## What you should do
From the line containing "Between (x=123, y=90)" down to the last line of the records below, copy every line exactly. Leave out everything before it.

(Spatial question entries)
□ □ □ □

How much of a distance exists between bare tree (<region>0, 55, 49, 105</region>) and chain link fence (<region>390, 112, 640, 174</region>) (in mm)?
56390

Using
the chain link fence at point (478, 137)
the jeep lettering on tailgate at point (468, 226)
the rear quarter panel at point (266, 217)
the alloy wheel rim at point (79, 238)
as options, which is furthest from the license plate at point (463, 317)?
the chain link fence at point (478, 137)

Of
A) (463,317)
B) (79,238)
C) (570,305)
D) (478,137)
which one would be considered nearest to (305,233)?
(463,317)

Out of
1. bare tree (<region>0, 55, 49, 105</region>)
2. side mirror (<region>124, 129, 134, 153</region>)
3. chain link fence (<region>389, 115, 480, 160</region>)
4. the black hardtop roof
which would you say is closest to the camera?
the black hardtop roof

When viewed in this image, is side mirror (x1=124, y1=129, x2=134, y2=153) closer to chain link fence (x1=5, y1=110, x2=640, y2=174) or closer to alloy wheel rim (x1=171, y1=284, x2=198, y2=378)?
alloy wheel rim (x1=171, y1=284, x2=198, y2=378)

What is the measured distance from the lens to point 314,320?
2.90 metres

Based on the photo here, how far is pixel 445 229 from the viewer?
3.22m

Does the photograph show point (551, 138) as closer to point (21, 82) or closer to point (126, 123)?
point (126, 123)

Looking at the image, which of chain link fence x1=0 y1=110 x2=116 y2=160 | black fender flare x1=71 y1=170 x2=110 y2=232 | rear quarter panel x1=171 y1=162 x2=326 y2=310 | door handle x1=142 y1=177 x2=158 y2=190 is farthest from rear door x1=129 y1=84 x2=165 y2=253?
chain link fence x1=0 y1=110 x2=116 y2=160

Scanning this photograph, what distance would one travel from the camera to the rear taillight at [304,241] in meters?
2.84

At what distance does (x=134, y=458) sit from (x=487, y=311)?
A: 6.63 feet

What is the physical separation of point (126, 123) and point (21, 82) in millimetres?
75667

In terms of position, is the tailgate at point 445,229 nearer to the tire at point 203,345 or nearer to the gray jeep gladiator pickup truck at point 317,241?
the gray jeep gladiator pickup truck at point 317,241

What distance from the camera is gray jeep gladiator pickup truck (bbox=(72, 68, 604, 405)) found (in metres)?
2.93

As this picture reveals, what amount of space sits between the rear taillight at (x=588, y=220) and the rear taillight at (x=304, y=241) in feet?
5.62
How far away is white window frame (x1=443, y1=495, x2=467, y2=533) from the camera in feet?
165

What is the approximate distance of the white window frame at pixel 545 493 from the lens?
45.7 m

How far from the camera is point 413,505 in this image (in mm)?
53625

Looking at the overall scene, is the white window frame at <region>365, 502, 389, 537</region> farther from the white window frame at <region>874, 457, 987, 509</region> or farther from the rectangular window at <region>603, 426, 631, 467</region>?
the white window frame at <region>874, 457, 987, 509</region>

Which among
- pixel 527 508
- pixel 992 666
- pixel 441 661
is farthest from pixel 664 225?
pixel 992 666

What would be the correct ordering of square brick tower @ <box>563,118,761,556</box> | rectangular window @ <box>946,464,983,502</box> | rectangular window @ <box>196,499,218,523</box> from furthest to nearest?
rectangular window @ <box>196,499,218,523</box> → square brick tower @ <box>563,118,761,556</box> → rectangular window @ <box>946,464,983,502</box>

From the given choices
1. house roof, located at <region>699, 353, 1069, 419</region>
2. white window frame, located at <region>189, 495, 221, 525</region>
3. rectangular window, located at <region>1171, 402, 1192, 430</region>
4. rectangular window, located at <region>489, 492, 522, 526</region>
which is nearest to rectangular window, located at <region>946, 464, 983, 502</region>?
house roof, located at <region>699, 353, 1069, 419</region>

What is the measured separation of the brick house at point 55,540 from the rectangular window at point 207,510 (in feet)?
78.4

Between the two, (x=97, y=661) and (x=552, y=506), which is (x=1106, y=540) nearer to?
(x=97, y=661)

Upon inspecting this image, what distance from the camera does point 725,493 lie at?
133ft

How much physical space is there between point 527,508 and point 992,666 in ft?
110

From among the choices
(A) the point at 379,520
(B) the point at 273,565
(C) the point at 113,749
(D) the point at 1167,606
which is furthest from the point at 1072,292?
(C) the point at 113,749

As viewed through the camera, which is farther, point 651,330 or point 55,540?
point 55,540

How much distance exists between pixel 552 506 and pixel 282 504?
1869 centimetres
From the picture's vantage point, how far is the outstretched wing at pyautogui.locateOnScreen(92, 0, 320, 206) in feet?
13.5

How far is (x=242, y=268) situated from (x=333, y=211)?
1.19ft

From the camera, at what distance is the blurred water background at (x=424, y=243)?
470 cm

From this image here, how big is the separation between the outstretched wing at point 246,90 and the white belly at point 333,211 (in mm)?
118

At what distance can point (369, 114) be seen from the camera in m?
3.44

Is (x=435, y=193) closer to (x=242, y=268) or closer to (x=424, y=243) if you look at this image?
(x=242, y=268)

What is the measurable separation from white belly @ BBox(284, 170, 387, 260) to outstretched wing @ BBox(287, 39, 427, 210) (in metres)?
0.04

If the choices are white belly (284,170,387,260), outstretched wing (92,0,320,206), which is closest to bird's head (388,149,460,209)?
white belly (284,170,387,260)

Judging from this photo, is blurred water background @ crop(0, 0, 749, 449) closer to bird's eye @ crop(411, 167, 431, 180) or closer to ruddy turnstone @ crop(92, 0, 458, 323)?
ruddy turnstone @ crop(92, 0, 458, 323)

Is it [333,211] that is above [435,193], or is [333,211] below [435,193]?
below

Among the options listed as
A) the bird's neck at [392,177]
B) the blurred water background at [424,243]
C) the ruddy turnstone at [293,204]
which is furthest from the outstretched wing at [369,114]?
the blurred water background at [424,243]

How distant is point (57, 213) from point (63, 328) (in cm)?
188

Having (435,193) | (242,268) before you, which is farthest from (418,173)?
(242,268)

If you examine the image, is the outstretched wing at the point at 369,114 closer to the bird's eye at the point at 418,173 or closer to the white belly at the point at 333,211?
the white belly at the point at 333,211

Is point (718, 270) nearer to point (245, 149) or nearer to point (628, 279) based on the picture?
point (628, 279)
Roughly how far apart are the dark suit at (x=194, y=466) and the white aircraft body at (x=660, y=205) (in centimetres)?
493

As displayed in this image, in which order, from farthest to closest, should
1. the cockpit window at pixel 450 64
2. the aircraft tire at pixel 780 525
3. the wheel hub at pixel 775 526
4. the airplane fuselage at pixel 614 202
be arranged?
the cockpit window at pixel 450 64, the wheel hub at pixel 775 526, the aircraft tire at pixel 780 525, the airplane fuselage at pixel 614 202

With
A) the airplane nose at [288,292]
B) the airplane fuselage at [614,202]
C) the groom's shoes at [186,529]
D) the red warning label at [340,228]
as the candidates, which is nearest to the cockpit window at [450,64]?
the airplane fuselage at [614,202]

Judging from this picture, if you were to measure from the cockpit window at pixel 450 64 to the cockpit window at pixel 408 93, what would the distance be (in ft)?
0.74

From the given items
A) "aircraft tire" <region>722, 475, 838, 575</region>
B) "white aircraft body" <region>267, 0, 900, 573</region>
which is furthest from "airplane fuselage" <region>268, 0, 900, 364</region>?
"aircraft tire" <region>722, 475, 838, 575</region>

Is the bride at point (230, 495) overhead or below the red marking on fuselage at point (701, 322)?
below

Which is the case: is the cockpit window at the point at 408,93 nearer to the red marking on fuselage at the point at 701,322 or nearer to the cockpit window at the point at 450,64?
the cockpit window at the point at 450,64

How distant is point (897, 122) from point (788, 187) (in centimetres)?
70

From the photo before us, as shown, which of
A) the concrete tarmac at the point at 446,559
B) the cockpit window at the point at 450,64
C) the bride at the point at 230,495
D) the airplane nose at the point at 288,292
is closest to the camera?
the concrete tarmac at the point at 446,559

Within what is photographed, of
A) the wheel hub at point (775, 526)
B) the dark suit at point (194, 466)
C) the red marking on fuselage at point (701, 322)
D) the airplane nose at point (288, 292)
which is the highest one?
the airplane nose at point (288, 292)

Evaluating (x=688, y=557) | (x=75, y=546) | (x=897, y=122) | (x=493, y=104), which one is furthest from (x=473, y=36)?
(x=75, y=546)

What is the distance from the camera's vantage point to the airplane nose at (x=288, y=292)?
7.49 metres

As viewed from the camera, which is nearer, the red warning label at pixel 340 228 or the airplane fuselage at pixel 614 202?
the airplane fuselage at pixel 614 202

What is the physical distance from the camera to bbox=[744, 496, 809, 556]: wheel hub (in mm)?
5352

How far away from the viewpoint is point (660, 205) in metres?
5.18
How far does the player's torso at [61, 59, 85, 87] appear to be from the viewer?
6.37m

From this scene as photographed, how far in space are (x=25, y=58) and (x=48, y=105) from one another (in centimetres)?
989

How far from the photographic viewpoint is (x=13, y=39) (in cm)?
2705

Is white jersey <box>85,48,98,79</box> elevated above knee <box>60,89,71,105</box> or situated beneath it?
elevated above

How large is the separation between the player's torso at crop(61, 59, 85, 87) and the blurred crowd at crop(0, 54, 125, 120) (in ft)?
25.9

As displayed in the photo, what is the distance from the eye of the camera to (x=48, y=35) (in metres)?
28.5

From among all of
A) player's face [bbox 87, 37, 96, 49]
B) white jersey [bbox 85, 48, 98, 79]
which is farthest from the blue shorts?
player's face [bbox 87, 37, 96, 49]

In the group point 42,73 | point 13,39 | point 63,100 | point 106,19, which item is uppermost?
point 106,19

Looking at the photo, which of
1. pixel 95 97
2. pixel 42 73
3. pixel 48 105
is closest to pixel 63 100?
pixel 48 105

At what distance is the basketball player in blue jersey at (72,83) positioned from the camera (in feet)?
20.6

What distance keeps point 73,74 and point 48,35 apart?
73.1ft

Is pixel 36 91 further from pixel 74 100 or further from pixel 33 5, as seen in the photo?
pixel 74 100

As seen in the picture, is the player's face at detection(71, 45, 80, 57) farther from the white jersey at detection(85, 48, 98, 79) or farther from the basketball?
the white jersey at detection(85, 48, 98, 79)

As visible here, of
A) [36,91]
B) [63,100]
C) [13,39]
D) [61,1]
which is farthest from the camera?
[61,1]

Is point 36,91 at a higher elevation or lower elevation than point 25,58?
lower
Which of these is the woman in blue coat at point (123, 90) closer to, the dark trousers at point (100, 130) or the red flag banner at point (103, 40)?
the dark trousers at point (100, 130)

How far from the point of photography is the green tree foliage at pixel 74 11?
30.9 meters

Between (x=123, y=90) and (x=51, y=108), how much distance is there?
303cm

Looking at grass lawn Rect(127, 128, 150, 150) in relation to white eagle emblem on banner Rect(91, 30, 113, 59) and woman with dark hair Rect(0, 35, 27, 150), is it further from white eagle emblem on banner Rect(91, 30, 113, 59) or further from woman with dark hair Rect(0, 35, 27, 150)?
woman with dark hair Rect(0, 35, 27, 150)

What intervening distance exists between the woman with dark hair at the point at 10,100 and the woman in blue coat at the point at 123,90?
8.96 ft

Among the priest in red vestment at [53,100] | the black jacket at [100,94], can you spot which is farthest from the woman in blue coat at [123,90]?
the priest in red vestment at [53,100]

□ □ □ □

## Final result
Between (x=123, y=90) and (x=51, y=108), how much distance is there?
303cm

Looking at grass lawn Rect(127, 128, 150, 150) in relation to white eagle emblem on banner Rect(91, 30, 113, 59) and woman with dark hair Rect(0, 35, 27, 150), is it further from white eagle emblem on banner Rect(91, 30, 113, 59) or further from woman with dark hair Rect(0, 35, 27, 150)?
woman with dark hair Rect(0, 35, 27, 150)

What intervening distance exists between the woman with dark hair at the point at 10,100 and the woman in blue coat at the point at 123,90?
8.96 ft

Among the priest in red vestment at [53,100] | the black jacket at [100,94], can you spot which is farthest from the woman in blue coat at [123,90]?
the priest in red vestment at [53,100]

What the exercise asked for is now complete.